Twitter - forse lo sanno in pochi - ha un suo motore di ricerca interno, Twitter Search, basato su una tecnologia sviluppata da una piccola startup, Summize, acquisita giusto un annetto fa. Ma in questi giorni, Facebook ha risposto lanciando una nuova versione della sua funzione di ricerca, a sua volta basata su un software rilevato tramite acquisizione, quella di Friendfeed. L’idea è di consentire a tutti gli iscritti di essere continuamente aggiornati sui post e le evoluzioni quotidiane (anzi, orarie) dei loro amici e dell’intera comunità. Quasi a farlo apposta, anzi, sicuramente per farlo apposta, se Twitter e Facebook cercano di conquistare nuovi adepti imitando le funzionalità di Google, quest’ultima non sembra affatto essere disposta a perdere il treno e ha deciso di integrare una raffica di gadget che imitano i social network.
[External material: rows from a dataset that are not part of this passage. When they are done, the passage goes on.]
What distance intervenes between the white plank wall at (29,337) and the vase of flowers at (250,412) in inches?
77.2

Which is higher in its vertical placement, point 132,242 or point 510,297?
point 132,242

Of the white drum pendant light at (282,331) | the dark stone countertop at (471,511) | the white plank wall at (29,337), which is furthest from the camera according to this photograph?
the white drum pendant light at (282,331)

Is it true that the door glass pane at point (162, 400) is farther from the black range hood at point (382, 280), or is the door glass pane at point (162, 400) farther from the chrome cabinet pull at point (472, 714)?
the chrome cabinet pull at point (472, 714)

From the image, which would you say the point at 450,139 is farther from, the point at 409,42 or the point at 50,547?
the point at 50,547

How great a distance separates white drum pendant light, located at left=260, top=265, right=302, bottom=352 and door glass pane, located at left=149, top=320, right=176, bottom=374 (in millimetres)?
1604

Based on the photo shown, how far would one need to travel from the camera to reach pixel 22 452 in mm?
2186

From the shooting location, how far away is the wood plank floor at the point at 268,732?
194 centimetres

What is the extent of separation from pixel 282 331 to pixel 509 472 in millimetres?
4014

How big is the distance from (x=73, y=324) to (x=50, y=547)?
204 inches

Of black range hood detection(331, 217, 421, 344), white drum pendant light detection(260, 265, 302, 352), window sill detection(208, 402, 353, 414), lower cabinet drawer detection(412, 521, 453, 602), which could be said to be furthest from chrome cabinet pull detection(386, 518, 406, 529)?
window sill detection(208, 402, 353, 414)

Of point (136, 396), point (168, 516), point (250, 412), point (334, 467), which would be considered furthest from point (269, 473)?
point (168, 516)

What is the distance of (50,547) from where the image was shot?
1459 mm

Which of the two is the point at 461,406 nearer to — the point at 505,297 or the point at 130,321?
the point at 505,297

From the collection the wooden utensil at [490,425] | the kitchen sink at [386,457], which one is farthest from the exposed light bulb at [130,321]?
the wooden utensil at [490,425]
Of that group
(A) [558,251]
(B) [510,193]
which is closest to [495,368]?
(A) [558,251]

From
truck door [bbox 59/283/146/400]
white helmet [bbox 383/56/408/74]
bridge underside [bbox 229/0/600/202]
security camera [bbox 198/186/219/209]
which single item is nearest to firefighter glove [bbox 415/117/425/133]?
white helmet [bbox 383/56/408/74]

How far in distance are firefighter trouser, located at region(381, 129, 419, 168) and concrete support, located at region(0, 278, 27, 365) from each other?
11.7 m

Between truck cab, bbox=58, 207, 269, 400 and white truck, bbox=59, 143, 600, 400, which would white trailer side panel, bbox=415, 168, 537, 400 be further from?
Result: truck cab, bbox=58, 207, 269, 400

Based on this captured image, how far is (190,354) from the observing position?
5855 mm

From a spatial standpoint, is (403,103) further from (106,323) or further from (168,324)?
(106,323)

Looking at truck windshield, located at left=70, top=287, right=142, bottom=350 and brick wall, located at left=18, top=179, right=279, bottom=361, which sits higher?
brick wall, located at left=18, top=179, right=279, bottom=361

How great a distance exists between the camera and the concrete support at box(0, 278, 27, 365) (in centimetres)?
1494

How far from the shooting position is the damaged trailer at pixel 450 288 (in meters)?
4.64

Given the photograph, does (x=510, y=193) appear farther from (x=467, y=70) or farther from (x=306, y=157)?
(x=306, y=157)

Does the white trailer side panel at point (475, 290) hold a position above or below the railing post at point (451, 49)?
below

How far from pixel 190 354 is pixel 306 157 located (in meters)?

Le nuove funzionalità, ben diciannove, sono destinate a integrare l’offerta di moduli per la pagina iniziale personalizzata di iGoogle e per il momento sembrano orientati ai gusti e alle capacità linguistiche del pubblico americano. Tutti i nuovi gadget sono realizzati in puro spirito collaborativo. Ci sono per esempio moduli per giocare a scacchi o a backgammon con altri utenti Google, o per condividere le notizie trasmesse dalle stazioni del circuito National Public Radio o per risolvere il difficile cruciverba del New York Times in gioco di squadra.